- _Written problem_:
From the article about the runner and her coach, copy word for word the part that begins with the words containing "When one of" and ends with "the same again.".

- _Page excerpt_:
** START **
When one of the most hard-core and successful coaches in the country decides to take you on as one of his athletes, you must know that you potentially have what it takes, but you also quickly realise training - as you know it - will never be the same again.
 
For Gauteng based advocate Ann Ashworth life and training have definitely changed since John Hamlett, better known as the Coach of Coaches, has taken her on as one of his athletes. John, who is known for carefully selecting athletes he feels he can work with, is the only coach to have coached athletes to some 48 Comrades gold medals.
 
Ann clearly has what it takes, and is tough and talented enough, because since she has joined ex-military man John’s camp about 14 months ago, she not only recently won the Legends 68km Ultra Marathon in East London, but she has physically and mentally transformed into a different athlete.
 
Her goal? A top ten finish at the Oceans Ultra and Comrades Marathon next year, before setting her sights on winning the Ultimate Human race within the next three years. She is clear about one thing, she will not do any of it without John as her coach as she believes it is his training program – unlike any she has seen before - that has gotten her to where she is today.
 
Colonel Coach
Ann got to know John through her husband David who started training with John about three years ago. “Through my husband I found out how hard-core John was, and I thought I would never survive under him. He also hasn’t trained any women for a long time,” says Ann. So understandably Ann was a bit unsure if she should approach him. “I got to a stage where I felt I wasn’t progressing on my own, and on a hope and a prayer I sent John a WhatsApp message.” That was 14 months ago and neither of them has looked back. “I’ve been able to hack it with the big boys and I think John and I are equally surprised!”
** END **
- _Entries_:
** START **
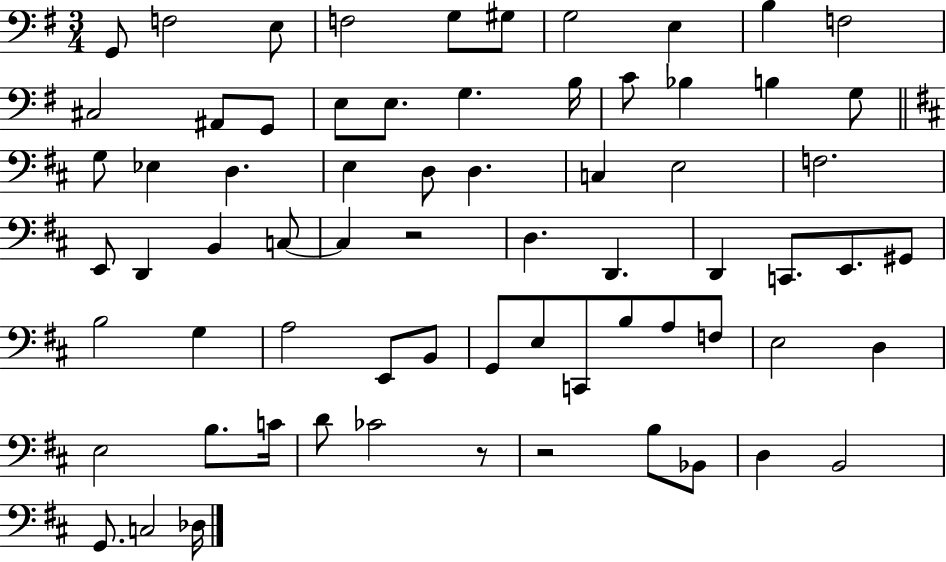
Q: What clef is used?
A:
** END **
** START **
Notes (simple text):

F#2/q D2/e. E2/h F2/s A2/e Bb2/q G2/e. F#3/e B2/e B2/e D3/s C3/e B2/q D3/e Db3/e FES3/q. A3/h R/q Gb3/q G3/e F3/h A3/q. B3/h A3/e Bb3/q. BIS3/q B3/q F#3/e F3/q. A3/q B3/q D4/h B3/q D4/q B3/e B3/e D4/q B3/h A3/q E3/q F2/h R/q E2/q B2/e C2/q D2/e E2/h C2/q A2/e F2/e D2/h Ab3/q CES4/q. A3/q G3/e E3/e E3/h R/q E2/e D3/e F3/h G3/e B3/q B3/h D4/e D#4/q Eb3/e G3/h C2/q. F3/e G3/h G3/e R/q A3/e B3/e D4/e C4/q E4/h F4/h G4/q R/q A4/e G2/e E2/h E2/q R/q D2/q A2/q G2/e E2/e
** END **
- _Written answer_:
When one of the most hard-core and successful coaches in the country decides to take you on as one of his athletes, you must know that you potentially have what it takes, but you also quickly realise training - as you know it - will never be the same again.